*DESCRIPTION OF THE TASK*: Continue the news article about Shane Krogen's fall at a marijuana grow site in Sequoia National Forest, beginning right after its last sentence.

*READING PASSAGE*:
++++++++++++++++++++

Shane Krogen was to be lowered in a harness to a remote cleanup site in Sequoia National Forest when he fell Thursday morning, said Lt. Patrick Foy of the California Department of Fish and Wildlife.
"Everyone else had used it too," Foy said about the harness.
Krogen fell about 50 feet, investigators said. Foy was at the scene but did not see the fall.
The helicopter was flown by the California National Guard 129th Air Rescue Wing.
Krogen, 57, of Fresno was the founder and executive director of the High Sierra Trail Crew, a group that has worked with the fish and wildlife agency since 2008 and U.S. Forest Service since 1995 to remove trash and contaminants from illegal and remote marijuana gardens.
Krogen and some of his crew were among a handful of volunteers trained to be airlifted and lowered into difficult terrain.
"They were trained by the Department of Fish and Wildlife and the military," Foy said. "We just don't know what happened yet."
Fair weather and remote terrain have lured scores of people to establish illegal marijuana grow sites across the Sierra Nevada wilderness in recent years. They dam streams and spray pesticides and rodenticides, many that are banned in the U.S. They also leave behind tons of trash from campsites that are occupied during the five-month growing season.
Foy and about 15 other law enforcement agents had hiked to the grow site early Thursday. At about 10 a.m., Krogen and four other cleanup volunteers were to be transported by helicopter to a spot about 100 feet away.
"We could hear on the radio that the helicopter was coming in and lowering the crew members," Foy said. "Then a call went out that somebody had been injured."
Foy's team included at least three emergency medical technicians who were at Krogan's side within two minutes despite heavy brush and steep terrain. Krogen was alive, but his breathing was shallow.

++++++++++++++++++++

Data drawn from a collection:
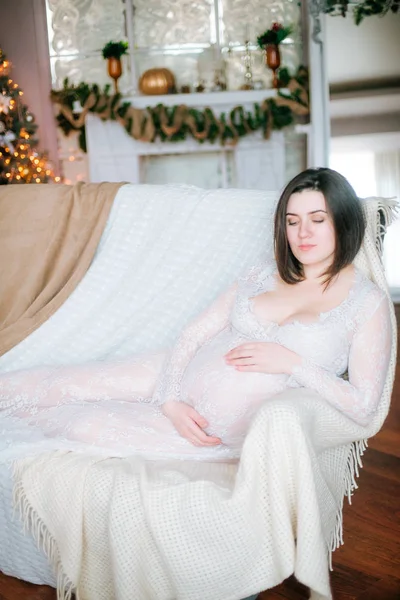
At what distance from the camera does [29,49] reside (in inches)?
215

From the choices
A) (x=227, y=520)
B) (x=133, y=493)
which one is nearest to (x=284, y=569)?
(x=227, y=520)

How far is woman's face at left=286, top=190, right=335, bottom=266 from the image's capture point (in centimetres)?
178

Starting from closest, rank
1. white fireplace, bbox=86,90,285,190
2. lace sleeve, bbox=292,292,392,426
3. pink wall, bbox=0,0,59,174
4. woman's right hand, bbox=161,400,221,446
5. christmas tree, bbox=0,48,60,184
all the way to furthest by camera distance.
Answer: lace sleeve, bbox=292,292,392,426 < woman's right hand, bbox=161,400,221,446 < christmas tree, bbox=0,48,60,184 < white fireplace, bbox=86,90,285,190 < pink wall, bbox=0,0,59,174

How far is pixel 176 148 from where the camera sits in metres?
5.25

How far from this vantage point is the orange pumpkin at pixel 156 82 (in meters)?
5.16

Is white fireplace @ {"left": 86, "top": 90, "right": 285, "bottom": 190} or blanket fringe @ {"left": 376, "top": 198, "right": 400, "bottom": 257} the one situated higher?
white fireplace @ {"left": 86, "top": 90, "right": 285, "bottom": 190}

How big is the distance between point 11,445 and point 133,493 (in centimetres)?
42

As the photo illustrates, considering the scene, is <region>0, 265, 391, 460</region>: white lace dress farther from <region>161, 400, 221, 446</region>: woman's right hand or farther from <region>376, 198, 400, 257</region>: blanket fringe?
<region>376, 198, 400, 257</region>: blanket fringe

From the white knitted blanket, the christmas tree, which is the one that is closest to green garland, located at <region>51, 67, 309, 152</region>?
the christmas tree

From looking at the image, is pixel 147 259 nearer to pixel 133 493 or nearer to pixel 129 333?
pixel 129 333

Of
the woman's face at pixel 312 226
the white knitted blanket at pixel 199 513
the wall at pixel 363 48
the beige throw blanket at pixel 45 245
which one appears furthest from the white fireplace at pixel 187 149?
the white knitted blanket at pixel 199 513

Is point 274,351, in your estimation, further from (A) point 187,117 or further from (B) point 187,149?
(B) point 187,149

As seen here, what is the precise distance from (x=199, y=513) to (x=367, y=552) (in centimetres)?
74

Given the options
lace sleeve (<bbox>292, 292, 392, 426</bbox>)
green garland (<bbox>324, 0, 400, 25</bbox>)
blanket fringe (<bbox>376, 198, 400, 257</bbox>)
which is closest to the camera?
lace sleeve (<bbox>292, 292, 392, 426</bbox>)
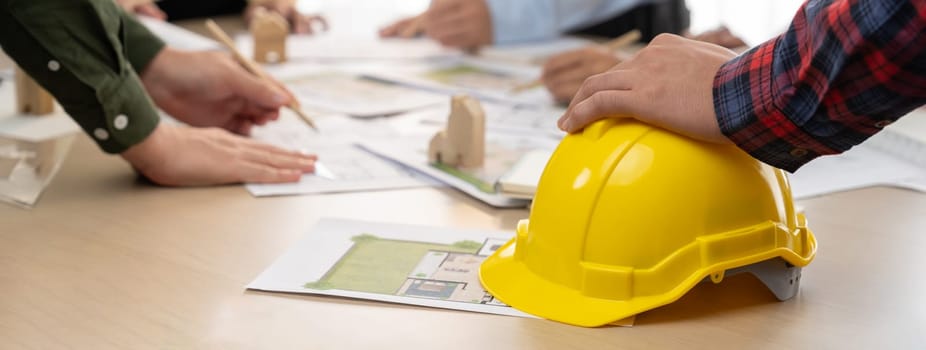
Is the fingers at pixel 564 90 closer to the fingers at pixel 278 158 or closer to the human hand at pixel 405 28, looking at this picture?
the fingers at pixel 278 158

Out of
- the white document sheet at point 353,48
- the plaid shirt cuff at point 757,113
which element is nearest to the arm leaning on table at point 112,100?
the plaid shirt cuff at point 757,113

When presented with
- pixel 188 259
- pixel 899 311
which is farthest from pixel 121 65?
pixel 899 311

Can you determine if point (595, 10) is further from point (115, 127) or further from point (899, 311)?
point (899, 311)

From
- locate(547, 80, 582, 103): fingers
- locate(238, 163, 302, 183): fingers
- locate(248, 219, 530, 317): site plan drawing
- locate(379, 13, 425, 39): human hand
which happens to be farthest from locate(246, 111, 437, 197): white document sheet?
locate(379, 13, 425, 39): human hand

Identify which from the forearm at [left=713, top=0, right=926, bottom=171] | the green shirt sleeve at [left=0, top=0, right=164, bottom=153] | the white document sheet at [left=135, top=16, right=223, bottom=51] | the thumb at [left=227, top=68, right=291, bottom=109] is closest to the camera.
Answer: the forearm at [left=713, top=0, right=926, bottom=171]

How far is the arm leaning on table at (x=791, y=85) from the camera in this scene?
63cm

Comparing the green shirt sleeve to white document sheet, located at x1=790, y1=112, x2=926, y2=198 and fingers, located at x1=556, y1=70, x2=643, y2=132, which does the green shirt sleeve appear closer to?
fingers, located at x1=556, y1=70, x2=643, y2=132

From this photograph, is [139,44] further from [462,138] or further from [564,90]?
[564,90]

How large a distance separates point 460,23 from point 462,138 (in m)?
0.68

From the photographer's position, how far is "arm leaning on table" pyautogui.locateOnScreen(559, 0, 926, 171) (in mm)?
628

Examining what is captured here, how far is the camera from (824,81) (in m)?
0.66

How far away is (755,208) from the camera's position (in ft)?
2.50

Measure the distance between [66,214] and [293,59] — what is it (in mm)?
756

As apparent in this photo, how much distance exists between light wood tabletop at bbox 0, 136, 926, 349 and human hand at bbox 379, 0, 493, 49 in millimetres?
745
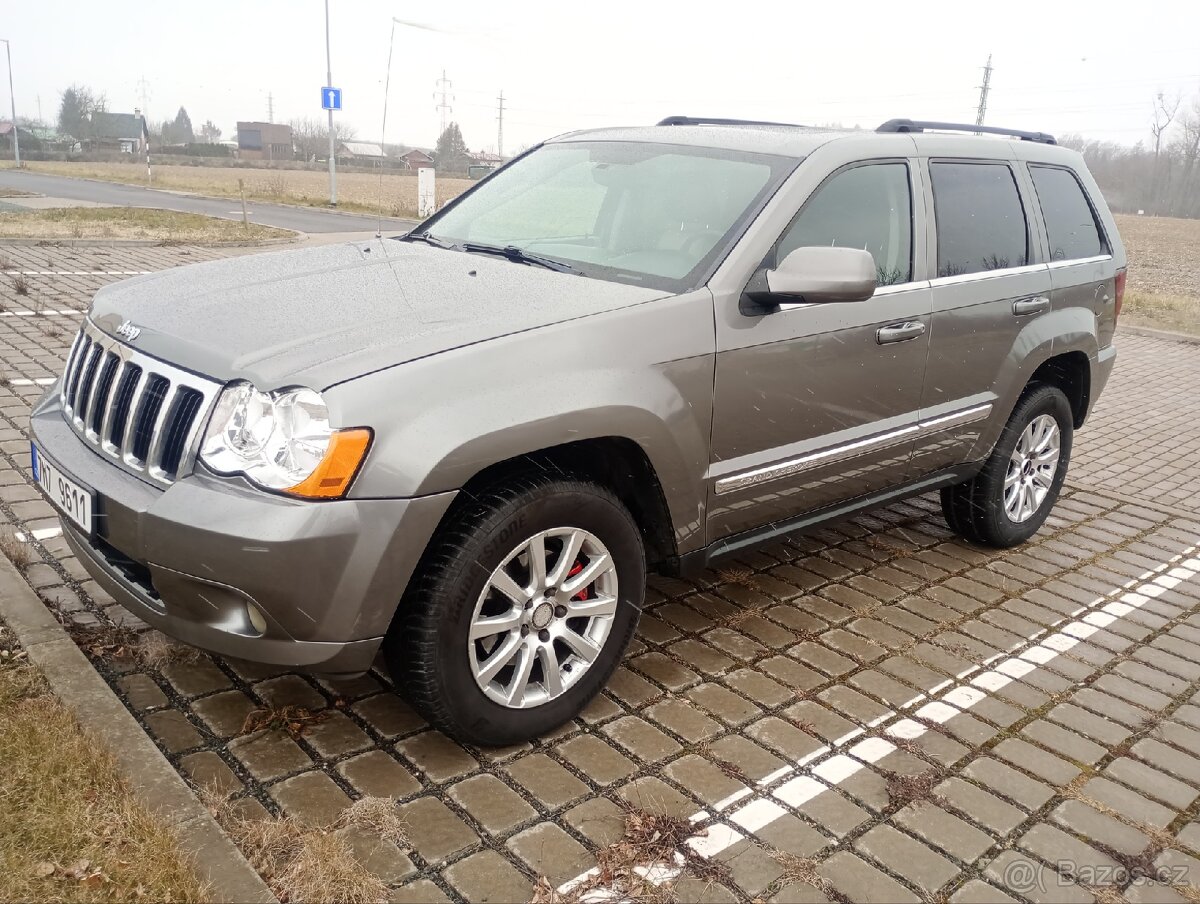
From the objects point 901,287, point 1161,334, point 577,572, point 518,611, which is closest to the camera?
point 518,611

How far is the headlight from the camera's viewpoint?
99.0 inches

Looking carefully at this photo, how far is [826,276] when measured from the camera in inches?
126

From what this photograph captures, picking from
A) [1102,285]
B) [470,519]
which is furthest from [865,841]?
[1102,285]

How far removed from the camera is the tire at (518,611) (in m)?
2.74

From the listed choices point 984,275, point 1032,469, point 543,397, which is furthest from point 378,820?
point 1032,469

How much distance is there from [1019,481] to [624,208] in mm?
2560

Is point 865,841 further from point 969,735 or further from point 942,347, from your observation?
point 942,347

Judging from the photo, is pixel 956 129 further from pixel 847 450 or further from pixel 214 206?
pixel 214 206

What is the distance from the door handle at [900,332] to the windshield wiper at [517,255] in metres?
1.18

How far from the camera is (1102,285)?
5059 millimetres

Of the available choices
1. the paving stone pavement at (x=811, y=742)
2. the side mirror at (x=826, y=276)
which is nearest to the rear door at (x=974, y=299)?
the paving stone pavement at (x=811, y=742)

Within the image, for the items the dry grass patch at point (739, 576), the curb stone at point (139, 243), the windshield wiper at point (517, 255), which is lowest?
the dry grass patch at point (739, 576)

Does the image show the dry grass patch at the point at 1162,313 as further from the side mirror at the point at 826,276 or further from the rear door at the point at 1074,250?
the side mirror at the point at 826,276

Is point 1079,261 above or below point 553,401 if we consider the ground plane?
above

++++++++++++++++++++

*SOLVED EXERCISE*:
The helicopter crew lowered a stretcher and hauled Krogen back up, then notified the trauma hospital in Visalia they were on the way.
"We all hiked out. Shane was breathing when we saw him. We all thought he was going to make it," Foy said.
His death caused an outpouring of grief among his friends, and tributes from those who worked alongside him.
"Shane's dedication to California's natural resources was extraordinary," fish and wildlife assistant chief John Baker said in a statement. "He and his crew have worked tirelessly for several years to maintain access to the high Sierra for all Californians."
In 2012 Krogen received the U.S. Forest Service's Regional Forester's Volunteer of the Year Award, and in 2011 he won the Chief's Award.
"He not only engaged in the reclamation of hundreds of marijuana sites, but also cleared trails after fires," the U.S. Forest Service said in a written statement. "His commitment and passion were evident in all the work he touched."
In July Krogen was quoted in an Associated Press story about the volunteers who help the U.S. Forest Service maintain trails during tight budget times.
"Most of us sit at a desk all week and at the end of the week have no tangible outcome for our effort," he said. "Whether they are cutting out a tree or building rock steps, they have a sense of pride and ownership."